I'm always ready for another animal book. Not only have I read all the "James Herriot" classics, but other "Country Vet" type books like Fields and Pastures by John McCormack, all of the "Cat Who" mysteries by Lillian Jackson Braun, and about a dozen books that are reviewed in this blog, which covers about three-and-a-half years now. First-person accounts interest me most.
In Tell Me Where it Hurts: A Day of Humor, Healing, and Hope in My Life as an Animal Surgeon, Dr. Nick Trout has gathered sundry typical and not-so-typical incidents from 25 years in practice, to be the framework of a long day in his veterinary surgery. He is akin to a medical specialist. Just as we don't get much contact with a surgeon, at least while awake, Dr. Trout's encounters with pets and their 'parents' is typically brief.
I suspect that most days have fewer than the sixteen incidents he recalls here, and unless he is on 24-hour call (he states it is one week monthly), few days will begin at just before 3 AM and end at 10 PM.
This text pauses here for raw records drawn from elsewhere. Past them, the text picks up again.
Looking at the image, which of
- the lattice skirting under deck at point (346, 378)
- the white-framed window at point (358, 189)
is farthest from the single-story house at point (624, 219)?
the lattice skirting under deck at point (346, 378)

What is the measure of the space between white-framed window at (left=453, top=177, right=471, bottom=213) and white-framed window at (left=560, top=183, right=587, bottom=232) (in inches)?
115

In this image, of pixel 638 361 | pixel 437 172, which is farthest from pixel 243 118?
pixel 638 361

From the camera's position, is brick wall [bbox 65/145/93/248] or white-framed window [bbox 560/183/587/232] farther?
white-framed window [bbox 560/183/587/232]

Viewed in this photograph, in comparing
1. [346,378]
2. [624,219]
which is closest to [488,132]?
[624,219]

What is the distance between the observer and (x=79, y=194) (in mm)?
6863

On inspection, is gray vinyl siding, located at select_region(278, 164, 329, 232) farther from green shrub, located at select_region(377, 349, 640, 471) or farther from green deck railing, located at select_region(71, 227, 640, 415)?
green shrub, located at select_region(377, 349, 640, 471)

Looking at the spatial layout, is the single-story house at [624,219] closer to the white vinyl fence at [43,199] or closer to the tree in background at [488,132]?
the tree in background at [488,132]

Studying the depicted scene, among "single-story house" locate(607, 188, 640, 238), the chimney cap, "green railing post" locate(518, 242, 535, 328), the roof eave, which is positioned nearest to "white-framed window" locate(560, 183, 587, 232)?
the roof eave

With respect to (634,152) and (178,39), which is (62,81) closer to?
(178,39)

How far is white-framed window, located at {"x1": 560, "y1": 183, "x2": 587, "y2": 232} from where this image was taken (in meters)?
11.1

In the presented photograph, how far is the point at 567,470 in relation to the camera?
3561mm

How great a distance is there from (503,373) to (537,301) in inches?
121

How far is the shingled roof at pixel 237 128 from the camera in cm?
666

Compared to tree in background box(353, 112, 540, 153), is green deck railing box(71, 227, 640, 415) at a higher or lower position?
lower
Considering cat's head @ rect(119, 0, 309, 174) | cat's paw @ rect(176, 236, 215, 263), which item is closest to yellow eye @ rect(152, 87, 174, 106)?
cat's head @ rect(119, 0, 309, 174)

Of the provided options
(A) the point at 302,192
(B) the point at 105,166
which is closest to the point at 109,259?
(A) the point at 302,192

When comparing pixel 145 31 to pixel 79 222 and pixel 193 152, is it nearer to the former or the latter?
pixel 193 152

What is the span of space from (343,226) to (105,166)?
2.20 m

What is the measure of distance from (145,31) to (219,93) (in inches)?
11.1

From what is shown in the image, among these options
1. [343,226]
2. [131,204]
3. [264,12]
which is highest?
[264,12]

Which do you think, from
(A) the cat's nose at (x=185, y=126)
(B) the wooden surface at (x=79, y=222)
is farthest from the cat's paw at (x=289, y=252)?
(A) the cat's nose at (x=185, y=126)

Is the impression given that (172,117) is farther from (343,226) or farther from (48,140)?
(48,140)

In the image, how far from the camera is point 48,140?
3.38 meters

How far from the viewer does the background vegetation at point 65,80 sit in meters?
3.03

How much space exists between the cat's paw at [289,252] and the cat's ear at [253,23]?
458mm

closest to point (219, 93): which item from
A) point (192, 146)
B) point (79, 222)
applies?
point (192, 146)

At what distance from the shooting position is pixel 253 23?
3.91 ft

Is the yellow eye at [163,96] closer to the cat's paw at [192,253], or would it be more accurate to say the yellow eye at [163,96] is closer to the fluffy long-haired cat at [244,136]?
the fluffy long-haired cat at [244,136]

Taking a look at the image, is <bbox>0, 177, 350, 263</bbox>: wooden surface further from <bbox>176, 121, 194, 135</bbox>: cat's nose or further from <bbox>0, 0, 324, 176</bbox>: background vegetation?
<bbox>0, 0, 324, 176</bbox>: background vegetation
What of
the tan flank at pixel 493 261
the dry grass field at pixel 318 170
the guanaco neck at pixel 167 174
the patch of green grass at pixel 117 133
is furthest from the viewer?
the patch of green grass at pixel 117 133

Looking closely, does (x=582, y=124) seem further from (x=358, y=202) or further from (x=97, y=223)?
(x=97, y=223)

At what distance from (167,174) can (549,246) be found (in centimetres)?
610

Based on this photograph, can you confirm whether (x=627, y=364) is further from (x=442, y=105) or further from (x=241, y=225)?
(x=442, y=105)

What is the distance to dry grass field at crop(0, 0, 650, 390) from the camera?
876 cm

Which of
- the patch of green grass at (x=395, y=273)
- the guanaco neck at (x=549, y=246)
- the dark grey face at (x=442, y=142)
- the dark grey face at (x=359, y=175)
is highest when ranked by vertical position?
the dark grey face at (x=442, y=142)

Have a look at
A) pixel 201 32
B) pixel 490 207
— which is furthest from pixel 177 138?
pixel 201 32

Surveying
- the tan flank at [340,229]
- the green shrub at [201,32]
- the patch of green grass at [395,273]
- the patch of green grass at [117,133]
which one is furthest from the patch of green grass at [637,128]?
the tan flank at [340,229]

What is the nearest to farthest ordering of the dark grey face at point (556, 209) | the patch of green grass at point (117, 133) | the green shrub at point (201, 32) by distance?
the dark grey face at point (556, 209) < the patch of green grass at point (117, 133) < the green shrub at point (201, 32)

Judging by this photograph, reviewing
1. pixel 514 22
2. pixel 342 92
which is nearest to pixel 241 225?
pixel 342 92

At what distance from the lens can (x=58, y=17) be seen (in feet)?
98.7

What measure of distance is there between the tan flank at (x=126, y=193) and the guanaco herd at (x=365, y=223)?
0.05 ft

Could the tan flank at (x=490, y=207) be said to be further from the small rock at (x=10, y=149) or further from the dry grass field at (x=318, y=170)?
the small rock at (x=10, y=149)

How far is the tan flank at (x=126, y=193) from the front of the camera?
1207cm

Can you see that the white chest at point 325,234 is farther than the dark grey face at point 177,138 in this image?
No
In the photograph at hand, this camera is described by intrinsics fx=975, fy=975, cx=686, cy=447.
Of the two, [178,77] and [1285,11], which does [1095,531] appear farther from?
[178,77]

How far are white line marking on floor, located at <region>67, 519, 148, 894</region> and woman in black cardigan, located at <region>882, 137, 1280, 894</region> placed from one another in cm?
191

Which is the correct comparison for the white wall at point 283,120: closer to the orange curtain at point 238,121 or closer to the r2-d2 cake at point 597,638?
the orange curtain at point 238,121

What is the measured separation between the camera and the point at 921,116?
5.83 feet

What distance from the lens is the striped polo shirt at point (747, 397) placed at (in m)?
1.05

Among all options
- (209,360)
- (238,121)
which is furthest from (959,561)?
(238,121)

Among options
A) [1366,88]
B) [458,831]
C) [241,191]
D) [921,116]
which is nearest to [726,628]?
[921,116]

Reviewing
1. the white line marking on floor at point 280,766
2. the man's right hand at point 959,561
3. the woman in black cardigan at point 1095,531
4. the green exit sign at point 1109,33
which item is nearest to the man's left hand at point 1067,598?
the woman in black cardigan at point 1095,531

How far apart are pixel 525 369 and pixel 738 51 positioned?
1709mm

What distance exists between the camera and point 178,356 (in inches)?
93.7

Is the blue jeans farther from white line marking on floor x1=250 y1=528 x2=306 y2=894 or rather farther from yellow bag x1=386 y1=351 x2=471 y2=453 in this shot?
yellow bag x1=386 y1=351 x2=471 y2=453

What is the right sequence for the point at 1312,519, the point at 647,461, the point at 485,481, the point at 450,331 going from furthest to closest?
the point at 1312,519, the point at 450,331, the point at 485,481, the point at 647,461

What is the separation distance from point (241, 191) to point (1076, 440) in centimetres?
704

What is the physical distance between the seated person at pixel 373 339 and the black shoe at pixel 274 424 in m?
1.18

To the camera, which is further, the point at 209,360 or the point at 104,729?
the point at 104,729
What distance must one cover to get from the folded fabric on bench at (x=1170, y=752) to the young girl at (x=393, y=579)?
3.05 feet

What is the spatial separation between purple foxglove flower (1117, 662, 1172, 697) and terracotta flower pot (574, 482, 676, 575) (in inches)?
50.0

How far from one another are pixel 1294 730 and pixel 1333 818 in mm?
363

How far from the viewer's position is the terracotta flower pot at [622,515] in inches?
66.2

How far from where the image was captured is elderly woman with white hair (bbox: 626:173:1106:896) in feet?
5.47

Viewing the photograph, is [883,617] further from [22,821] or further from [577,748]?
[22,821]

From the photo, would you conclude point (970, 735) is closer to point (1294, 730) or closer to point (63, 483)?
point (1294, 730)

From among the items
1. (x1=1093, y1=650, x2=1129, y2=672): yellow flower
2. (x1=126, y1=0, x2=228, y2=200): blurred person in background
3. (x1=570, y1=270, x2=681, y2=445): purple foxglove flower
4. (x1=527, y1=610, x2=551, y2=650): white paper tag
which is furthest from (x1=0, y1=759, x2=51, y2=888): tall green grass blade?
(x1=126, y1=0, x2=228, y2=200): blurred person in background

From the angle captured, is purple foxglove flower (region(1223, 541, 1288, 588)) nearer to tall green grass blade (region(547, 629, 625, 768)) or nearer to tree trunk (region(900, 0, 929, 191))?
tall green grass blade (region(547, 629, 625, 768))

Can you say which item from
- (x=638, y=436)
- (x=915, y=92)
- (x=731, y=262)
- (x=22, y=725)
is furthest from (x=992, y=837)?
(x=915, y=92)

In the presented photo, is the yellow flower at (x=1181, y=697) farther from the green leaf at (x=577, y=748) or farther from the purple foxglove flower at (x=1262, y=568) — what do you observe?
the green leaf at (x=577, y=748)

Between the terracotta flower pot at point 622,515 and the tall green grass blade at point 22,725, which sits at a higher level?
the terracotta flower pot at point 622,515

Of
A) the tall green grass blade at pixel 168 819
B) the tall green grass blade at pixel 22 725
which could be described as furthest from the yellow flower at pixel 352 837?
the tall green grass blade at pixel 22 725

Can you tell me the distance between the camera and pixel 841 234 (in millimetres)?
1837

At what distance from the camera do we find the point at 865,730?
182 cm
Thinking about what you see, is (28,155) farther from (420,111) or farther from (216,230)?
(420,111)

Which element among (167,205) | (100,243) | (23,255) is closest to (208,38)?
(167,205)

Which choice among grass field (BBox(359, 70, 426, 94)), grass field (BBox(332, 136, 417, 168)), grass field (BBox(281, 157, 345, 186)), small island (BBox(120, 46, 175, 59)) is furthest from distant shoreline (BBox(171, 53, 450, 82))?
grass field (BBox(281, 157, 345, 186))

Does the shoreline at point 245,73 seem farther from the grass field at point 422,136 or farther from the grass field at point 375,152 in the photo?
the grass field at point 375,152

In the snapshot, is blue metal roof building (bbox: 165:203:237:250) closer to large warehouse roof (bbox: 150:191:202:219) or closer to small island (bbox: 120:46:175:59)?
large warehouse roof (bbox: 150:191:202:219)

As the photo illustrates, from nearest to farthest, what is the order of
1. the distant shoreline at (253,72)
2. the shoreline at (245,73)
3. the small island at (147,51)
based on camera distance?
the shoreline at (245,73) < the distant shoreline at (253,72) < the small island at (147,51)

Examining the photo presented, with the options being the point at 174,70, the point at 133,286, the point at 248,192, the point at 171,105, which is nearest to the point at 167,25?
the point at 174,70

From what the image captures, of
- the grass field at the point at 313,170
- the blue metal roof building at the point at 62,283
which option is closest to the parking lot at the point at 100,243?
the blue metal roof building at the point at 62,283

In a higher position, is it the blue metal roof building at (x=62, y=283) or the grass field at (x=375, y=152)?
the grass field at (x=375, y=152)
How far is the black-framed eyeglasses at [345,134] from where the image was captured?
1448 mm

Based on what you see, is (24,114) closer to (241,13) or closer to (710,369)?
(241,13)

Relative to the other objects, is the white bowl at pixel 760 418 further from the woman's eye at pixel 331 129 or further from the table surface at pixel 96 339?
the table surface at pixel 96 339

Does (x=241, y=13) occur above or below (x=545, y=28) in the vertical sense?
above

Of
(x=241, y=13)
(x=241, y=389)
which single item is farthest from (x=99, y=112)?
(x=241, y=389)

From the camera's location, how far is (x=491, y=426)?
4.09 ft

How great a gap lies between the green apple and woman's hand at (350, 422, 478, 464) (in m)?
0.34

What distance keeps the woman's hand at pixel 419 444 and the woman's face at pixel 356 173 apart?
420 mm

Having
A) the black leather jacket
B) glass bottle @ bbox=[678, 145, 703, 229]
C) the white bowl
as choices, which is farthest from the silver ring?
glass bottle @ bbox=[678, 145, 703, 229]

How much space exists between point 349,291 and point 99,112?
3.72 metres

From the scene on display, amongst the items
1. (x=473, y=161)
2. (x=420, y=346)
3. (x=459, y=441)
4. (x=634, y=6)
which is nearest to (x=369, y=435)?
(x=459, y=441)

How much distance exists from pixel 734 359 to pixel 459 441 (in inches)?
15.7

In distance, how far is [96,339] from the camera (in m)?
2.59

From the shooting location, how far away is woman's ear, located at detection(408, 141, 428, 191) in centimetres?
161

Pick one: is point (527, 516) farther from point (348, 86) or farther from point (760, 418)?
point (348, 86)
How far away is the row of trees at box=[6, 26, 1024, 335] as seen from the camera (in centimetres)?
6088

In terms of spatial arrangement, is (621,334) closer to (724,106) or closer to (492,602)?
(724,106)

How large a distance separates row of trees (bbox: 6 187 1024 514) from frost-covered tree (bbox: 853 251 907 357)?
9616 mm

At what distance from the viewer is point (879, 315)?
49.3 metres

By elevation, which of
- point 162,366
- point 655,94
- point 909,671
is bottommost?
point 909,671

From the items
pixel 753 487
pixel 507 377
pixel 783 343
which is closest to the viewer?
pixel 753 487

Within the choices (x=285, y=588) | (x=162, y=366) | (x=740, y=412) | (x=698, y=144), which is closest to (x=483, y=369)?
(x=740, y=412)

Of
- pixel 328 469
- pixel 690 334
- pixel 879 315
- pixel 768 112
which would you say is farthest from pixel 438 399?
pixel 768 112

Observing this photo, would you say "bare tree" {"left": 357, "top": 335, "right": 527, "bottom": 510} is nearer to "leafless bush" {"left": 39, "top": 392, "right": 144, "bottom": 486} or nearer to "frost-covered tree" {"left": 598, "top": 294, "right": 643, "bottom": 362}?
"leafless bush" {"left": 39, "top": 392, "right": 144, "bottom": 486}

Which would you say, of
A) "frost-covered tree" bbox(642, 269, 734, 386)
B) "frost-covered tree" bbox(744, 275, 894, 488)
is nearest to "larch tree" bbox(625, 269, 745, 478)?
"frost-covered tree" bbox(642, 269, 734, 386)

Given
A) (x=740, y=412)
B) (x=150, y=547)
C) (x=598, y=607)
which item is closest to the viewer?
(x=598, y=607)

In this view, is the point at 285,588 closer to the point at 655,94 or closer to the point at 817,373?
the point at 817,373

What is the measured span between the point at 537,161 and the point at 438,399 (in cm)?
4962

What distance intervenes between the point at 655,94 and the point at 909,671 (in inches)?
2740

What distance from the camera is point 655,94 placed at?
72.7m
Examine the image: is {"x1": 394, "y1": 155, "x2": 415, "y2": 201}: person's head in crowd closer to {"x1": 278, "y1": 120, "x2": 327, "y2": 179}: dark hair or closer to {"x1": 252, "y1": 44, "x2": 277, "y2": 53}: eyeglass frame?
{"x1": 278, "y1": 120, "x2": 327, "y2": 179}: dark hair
The stories are all like Matryoshkas, nesting dolls that he opens one by one, then re-closes, as memory leads to memory. He has a tendency to philosophize about the lesson learned from each incident. For example, in the chapter "Long Shots and Underdogs", he begins and ends with a dog named Barron who is not at all pleased with him, and attempts mayhem. But Barron has a neurological problem (which is finally diagnosed much later in the book), and both Dr. Trout and the intern who brings Barron to him know these can be quite costly to both diagnose and to treat:
"The husband says he wants an answer but he would prefer not filing for personal bankruptcy or taking out a second mortgage".This triggers a riff on the great disparity in actual costs of human and animal medicine, and the bigger, but reversed, disparity in perceived cost. Pet care insurance is rare in the US, so we pay full cost, up front, for the care of our animals. No $20 co-pay for the visit, no 90% discount off surgical fees. A $10,000 cancer resection costs you exactly that, though a better-endowed practice can offer timed payment plans. But no matter that the same surgery on your own body would cost $50,000, you'd pay at most $2,000, the 'ceiling' amount on your HMO or PPO policy. We hardly notice the lifetime cost of medical premiums (more than $40,000 so far in my case).
In the midst of a largely philosophical rant, the author brings in an anecdote of a dog who eats his leash, to the final tune of $35,000 in surgical bills. The young man who spent this amount later spent $32,000 for an engagement ring, so the doctor, at least, is clear on the priorities here! And this leads back to the rant, which closes with consideration of the very different prevalence of pet care insurance in the US versus the UK. The doctor does return to Barron to close the chapter, setting the scene for the later denouement.
Most of these Matryoshkas are no more than three deep, like this one. The engaging writing style keeps this repeated chiastic structure from becoming tiresome. The animals and people recorded here cover the spectrum. Perhaps in a few cases a man and his dog will resemble one another, but much more likely are we to find someone like the mainly sedentary fellow who owns a Jack Russel, a very, very active breed. The man tries a few techniques to control the dog, an accomplished escape artist. Finally, penultimately, he overfeeds him to near-catatonia. Later he backs off from using obesity as a control mechanism and gets out more with the dog. His own sedentary tendencies at least partly overcome, he finds his dog has become more obedient. Perhaps this is what the little Jack Russel was waiting for: "Get off your bum, you big dope!"
Another glimpse into the humanity of a pet's 'parents' is offered by a cat with an obstructed bowel. Thinking it might be string or dental floss, the couple agree to have surgical removal to save the animal's life. When the obstruction turns out to be a fishnet stocking, the action shifts from the animal to the marital dynamics of the couple. We may try to hide some things from our children, but how many of us remember that our pets are even keener observers, with agendas of their own?
The case of Barron turns out to be myasthenia gravis, an incurable condition that usually leads to an animal being euthanized. And such will be the case with this dog. You can't win them all, and the doctor's day is closing on this somber note. Yet there are triumphs aplenty. Most animal surgery is getting an animal out of troubles it gets into because of its association with humans. On the way home, he is musing over the need for an on-call surgeon to have a light bar for his car, so he, like an ambulance, can speed to the rescue. One more phone call comes, and with it the final case of the day, that ends in a success story. Like all of our lives: you lose a few, you win a few, and you spend lots of time holding your own.